> DOCUMENT EXCERPT:
>> BEGIN
Commentary

Are Digital Marketers Stuck In Creative Adolescence?

Interactive advertising is in an awkward period right now, seemingly stuck between two creative eras. It’s almost as if digital is in its gawky teenage years.

The simple childhood days of static banners are over, but the industry can’t embrace its adult, dynamic creative self quickly enough. Brands experiment cautiously, but remain afraid to commit to a different way of delivering their message, giving the brands, agencies, publishers and partners that love them fits of teenage angst.

Advertisers are still lukewarm on much of digital advertising, preferring to spend the big bucks outside of digital as they look for real results and big volume. The logic they use is backwards.

A single TV commercial carries far greater risk of either miscommunicating or missing its target audience, theoretically resulting in the exorbitant price of broadcast production and media as a wasted investment. Traditional TV, even with the greater cost, is still safe and somewhat predictable simply because it has been implemented and reliably -- even if loosely -- tracked for decades.

advertisement

advertisement

After years of cutting and pasting the same creative across digital and traditional channels, dynamic is hard to trust. There isn’t anything wrong with pragmatic experimentation, as testing new concepts and placements is a necessary part of any informed plan.

The problem arises when advertisers are overloaded and even intimidated by the choices before them. Rather than double down on a winning hand, they feel compelled to parse out minimum bets for another slate of tests.

Very little traditional media is action-oriented. Instead, it leverages long, broad exposures that play on each other, allowing brands to build recognition through constant exposure and slowly adjusted messaging, taglines, and graphical elements thrown at users in various states of passivity.

Digital is inherently actionable and measurable, so unlike TV, small digital tests with low volume over short periods generate data. But similar to TV, these tests don't effectively leverage or contribute to any kind of diversified brand presence online.

Digital can drive to action, but only performs as well as the offer or messaging within the creative. Like TV, this is relative to the overall brand impact across all media. Very little in advertising can truly succeed with the limitations most brands place on digital. Ultimately, it takes real commitment to deliver real impact.

So how do advertisers shake themselves out of this fickle teenage cycle of testing and spending in splinters, and tip the scales toward a grown-up winning creative digital strategy?

Digital success requires well-choreographed TV-like volume to generate big results. High-value hyper-targeted online media is too great to resist, but it falls short if the creative doesn’t rise to meet the amazing volume and variation potential of the Internet.
>> END
> INFORMATION SHOWN:
>> BEGIN
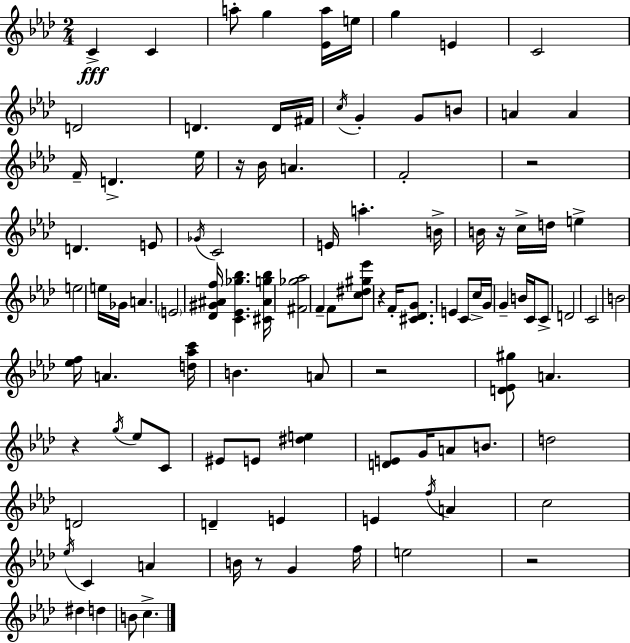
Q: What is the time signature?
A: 2/4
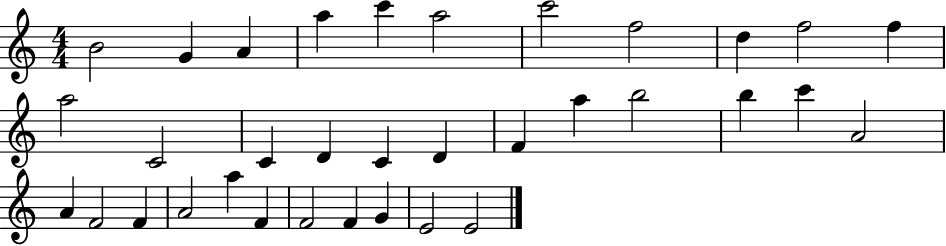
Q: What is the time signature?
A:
>> END
> DIRECTIVES:
[A] According to the commentary on digital advertising, where do advertisers prefer to spend the big bucks?
[B] Translate this sentence from the commentary on digital advertising into Spanish: "Very little traditional media is action-oriented."
[C] Reproduce the passage of the commentary on digital advertising that begins with the words "The problem arises" and stops after "slate of tests.".

> SOLUTION LIST:
[A] Outside of digital, as they look for real results and big volume.

[B] Muy pocos medios tradicionales están orientados a la acción.

[C]
The problem arises when advertisers are overloaded and even intimidated by the choices before them. Rather than double down on a winning hand, they feel compelled to parse out minimum bets for another slate of tests.